Время шло, а Ромка, сжавшись до самой возможной малости, все прислушивался и прислушивался. Обездвиженное тело просило простора. Он вытянул одну ногу, потом шевельнул рукой… Прислушался: все дальше и дальше уходил треск мотоциклов. От сенной пыли защекотало в носу — он не удержался и чихнул. И сам испугался.

С оглядкой и осторожностью выполз он из пуньки в светлый, спокойный двор. Миновал его и бросился в хату. И уже в сенях, его ноздрей коснулся сладковатый пороховой смрад. В комнате, на свету окон, еще висело сизое облачко дыма. Миновав переднюю, Ромка вбежал во вторую комнату, чтобы пожаловаться и по-своему рассказать бабе Люсе о случившемся с ним происшествии..

И не сразу понял, что к чему: ему показалось, что баба Люся спит, упав головой на стан.
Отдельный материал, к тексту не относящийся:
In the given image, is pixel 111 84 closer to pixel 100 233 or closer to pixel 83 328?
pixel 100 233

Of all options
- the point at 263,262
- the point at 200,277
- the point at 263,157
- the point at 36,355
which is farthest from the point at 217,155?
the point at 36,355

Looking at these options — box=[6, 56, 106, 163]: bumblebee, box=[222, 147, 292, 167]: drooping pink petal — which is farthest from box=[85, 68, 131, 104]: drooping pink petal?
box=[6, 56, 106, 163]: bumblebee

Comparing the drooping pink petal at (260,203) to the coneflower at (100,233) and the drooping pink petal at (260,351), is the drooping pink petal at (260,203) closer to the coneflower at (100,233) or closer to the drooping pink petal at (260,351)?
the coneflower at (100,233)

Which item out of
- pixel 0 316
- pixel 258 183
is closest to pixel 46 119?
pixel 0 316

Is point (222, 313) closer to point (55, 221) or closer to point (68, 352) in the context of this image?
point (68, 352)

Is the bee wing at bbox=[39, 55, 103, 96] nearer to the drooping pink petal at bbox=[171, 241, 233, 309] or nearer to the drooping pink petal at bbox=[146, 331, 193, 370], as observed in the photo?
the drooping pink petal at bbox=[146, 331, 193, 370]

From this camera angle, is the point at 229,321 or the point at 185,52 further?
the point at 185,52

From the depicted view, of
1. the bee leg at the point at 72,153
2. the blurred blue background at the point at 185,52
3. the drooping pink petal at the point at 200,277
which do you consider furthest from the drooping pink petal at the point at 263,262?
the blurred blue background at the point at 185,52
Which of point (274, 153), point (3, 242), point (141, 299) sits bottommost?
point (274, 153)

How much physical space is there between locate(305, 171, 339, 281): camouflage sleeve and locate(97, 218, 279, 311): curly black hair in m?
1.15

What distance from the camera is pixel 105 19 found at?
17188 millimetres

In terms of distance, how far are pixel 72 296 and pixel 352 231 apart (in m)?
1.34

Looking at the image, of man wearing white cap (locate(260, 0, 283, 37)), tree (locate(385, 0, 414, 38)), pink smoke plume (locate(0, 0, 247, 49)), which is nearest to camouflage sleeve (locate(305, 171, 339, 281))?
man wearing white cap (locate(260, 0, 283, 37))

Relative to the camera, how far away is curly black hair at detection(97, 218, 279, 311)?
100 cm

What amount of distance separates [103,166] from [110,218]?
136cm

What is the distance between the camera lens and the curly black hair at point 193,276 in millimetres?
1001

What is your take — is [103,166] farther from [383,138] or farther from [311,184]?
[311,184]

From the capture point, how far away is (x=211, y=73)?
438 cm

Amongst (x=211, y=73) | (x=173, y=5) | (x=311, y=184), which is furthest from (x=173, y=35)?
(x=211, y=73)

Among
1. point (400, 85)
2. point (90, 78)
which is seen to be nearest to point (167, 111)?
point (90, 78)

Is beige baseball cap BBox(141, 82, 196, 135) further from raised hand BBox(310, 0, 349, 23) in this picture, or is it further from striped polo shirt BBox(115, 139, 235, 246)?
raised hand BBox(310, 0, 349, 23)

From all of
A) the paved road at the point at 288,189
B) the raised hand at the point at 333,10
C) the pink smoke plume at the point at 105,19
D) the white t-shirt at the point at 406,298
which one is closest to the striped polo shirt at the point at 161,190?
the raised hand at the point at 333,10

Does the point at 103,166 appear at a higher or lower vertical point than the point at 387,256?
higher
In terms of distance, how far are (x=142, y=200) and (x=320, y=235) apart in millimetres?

Лицо ее была повернуто вбок, рука вместе с зажатым в пальцах челноком свисала почти до самого пола. Она сидела на табурете, одна нога которого находилась в лужице чего-то непонятного. Ромка приблизился, обошел бабушку Люсю с другой стороны — а лучше бы не обходил — и увидел ее глаза, откуда смотрела на него смерть. Мал был Ромка, несмышлен в жизни, а и он почувствовал, что в мире, кроме него, деда Александра, мамы Оли, Тамарки, есть еще нечто такое, от сближения с которым душа начинает каменеть.

Еще за много лет до его появления на свет один странный человек дал людям простой совет: на солнце, и на смерть нельзя смотреть в упор…

Ромка отвел глаза и увидел собравшееся гармошкой серое полотно, по которому вразброс шли малиновые пятна. В одном из них поблескивала стреляная гильза..

Он протянул руку, чтобы в последней надежде попробовать разбудить бабу Люсю, но тут же отдернул руку — пальцы натолкнулись на деревянную твердость. Волчонок издал глуховатый вскрик.

Волчонком овладевало безраздельное одиночество. И в этот отчаянный миг ему необходимо было хоть какое-нибудь живое существо, способное разделить с ним случившееся. Он вспомнил, что в другой комнате висит зыбка с маленьким Борькой, и стремглав бросился из смертью отмеченной комнаты в переднюю и подбежал к детской кроватке.

Накидка, которой мама Оля накрывала люльку от мух и комаров, теперь валялась на полу, с отчетливо отпечатавшимся следом человеческой ноги. Сквозь ивовые прутики, которыми были забраны боковины зыбки, Ромка глянул на Борьку — бегло, ожидающе — и не нашел в нем признаков жизни. Голова ребенка раздавленной журавиной выглядывала из тряпья, от которого тоже исходили запахи пороховой гари. Ромка хотел как-то отвлечься и повел взглядом поверх люльки, и увидел на стене застывшие ходики — они молчали, словно испустили дух. Даже мухи, обычно вовсю бесновавшиеся, и те, облепив печку, притихли.

Его затошнило, и в груди стало томно и, чтобы не упасть, он подбежал к кадке с водой и обмакнул в нее голову. Он ощущал, как в нее втекает что-то необлегченно тяжкое, непосильное и очень горячее.

Преодолев порог, Ромка выбежал во двор. Зеленая, солнечная тишина встретила его, но ни на йоту не взбодрила, наоборот — усугубила темные страхи в груди. Из-под козырька крыши хлева пугающе глядели проемы открытых дверей. Под яблоней, заметил Ромка, ходила сорока, что-то выискивала и, найдя лакомство, издавала какой-то не птичий крик, угрожающе растопыривала куцые крылья. И что-то зловещее показалось Ромке в этом крике сороки, и он, ощущая на затылке холодок, бросился в сторону леса.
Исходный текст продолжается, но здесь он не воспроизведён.